-- START OF Provided text --

Skip to main content

A set of functions that tally URLs within an event-based corpus. It assumes that you have data divided into a range of event-based periods with community-detected modules/hubs. It also assumes that you have unspooled and cleaned your URL data. See Deen Freelon's unspooler module for help: https://github.com/dfreelon/unspooler.

Project description

urlcounter

By Chris Lindgren chris.a.lindgren@gmail.com Distributed under the BSD 3-clause license. See LICENSE.txt or http://opensource.org/licenses/BSD-3-Clause for details.

Overview

urlcounter is a set of functions that tallies full and domain URLs for periodic, event-defined social-media posting data. It assumes you seek an answer to the following questions about link-sharing:

  1. What are the top x full URLs and domain URLs from each group during each period?
  2. What are the top x full URLs and domain URLs from each group-module (detected community) in each period?

To use the module, import and follow the below example for guidance:

import urlcounter as urlc

dict_url_counts = urlc.top_urls(
    df=cdf, #DataFrame of full corpus
    periods=(1,10), #Tuple providing range of numbered periods
    hubs=(1,10), #Tuple providing range of numbered hubs
    period_dates=period_dates, #Dict of Lists with dates per period
    list_of_regex=[htg_btw,htg_fbt,htg_anti], #List of regex patterns defined for each group
    hl=hub_lists, #Dict with keyed lists of hub usernames per period
    columns=['cleaned_urls', 'retweets_count', 'hashtags', 'username', 'mentions'], #Provide a List of column names to use for search and counting
    url_sample_size=50, #Desired sample size limit, e.g., Top 50
    verbose=True #Boolean. True prints out status messages, False prints nothing
)

Example outputs

It returns a Dict keyed by user-defined group names, period ranges, and module ranges:

# Overall period-based URL summary data with keyed group name, 'fbt'
## '1' = Period 1
## 'fbt' = Keyed group name + 'urls_per_period' and 'domains_per_period' = Summary total data
output['1']['fbt_urls_per_period']
output['1']['fbt_domains_per_period']

# Overall community hub-based URL summary per period data with keyed group name, 'fbt'
## '1' = Period 1
## 'fbt' = Keyed group name 'fbt'
## '1' = Community hub/module 1
## 'hub_sample_size', 'hub_tweet_sample_size','hub_url_counts','hub_domain_counts' = Summary total data
output['1']['fbt']['1']['hub_sample_size']
output['1']['fbt']['1']['hub_tweet_sample_size']
output['1']['fbt']['1']['hub_url_counts']
output['1']['fbt']['1']['hub_domain_counts']
{'1': #Start period 1
  'fbt_domains_per_period': [ #start period 1 totals for group keyed as 'fbt'
    ('twitter.com', 3003), ('instagram.com', 1001), ('facebook.com', 202)

-- END OF Provided text --

Challenge a = Copy out the rows exactly, starting with the line that contains "In ordering from" and continuing through the last row, including both ends, and leave out the pictures.

-- START OF Input material --

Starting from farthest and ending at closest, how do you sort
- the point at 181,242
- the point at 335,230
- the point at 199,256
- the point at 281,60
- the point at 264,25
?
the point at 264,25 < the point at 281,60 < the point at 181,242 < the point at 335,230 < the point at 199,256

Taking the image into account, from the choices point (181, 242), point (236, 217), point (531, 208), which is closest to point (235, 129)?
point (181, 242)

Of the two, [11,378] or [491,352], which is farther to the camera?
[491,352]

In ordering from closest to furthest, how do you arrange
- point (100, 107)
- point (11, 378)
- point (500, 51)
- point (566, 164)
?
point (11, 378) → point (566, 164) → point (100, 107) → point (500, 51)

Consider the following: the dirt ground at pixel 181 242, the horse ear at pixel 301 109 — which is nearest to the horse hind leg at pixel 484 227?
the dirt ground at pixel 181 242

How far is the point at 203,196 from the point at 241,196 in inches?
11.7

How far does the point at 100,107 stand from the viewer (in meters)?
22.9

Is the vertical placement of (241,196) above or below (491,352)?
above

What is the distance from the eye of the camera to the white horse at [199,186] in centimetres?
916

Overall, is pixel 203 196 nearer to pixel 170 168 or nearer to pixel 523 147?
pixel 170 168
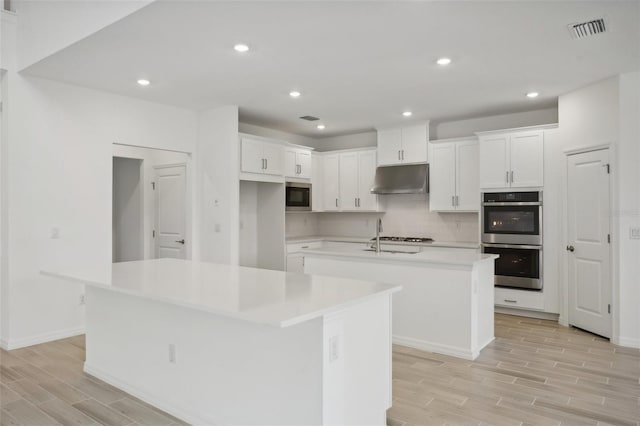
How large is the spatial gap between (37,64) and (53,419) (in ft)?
10.1

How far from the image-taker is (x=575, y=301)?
191 inches

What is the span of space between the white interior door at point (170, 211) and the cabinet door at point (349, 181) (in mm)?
2664

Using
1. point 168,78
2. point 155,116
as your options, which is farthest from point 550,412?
point 155,116

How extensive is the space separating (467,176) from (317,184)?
8.28 ft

-- END OF Input material --

Challenge b = Using the urlcounter page, decide whether each statement agrees with it: (i) the code is distributed under the MIT license; (ii) setting verbose to False prints nothing; (iii) the example call sets url_sample_size to 50. Answer yes or no for each and quote the deciding words.

Task output a =
In ordering from closest to furthest, how do you arrange
- point (100, 107)
- point (11, 378)
- point (500, 51)
- point (566, 164)
?
point (11, 378) → point (566, 164) → point (100, 107) → point (500, 51)

Consider the following: the dirt ground at pixel 181 242, the horse ear at pixel 301 109 — which is nearest to the horse hind leg at pixel 484 227?
the dirt ground at pixel 181 242

How far is the point at 203,196 from the point at 241,196 in inches?
11.7

How far does the point at 100,107 stand from the viewer (in meters)?
22.9

Is the vertical placement of (241,196) above or below (491,352)?
above

What is the distance from the eye of the camera to the white horse at [199,186] in centimetres?
916

Overall, is pixel 203 196 nearer to pixel 170 168 or nearer to pixel 523 147?
pixel 170 168
How large is the spatial gap between (37,64) and (53,419) (in ft)?
10.1

How far from the image-taker is (x=575, y=301)?
191 inches

What is the span of space between the white interior door at point (170, 211) and the cabinet door at point (349, 181) (in mm)?
2664

Using
1. point 168,78
2. point 155,116
as your options, which is farthest from point 550,412?
point 155,116

How extensive is the space separating (467,176) from (317,184)?
8.28 ft

Task output b =
(i) No: "Distributed under the BSD 3-clause license."
(ii) Yes: "True prints out status messages, False prints nothing"
(iii) Yes: "url_sample_size=50"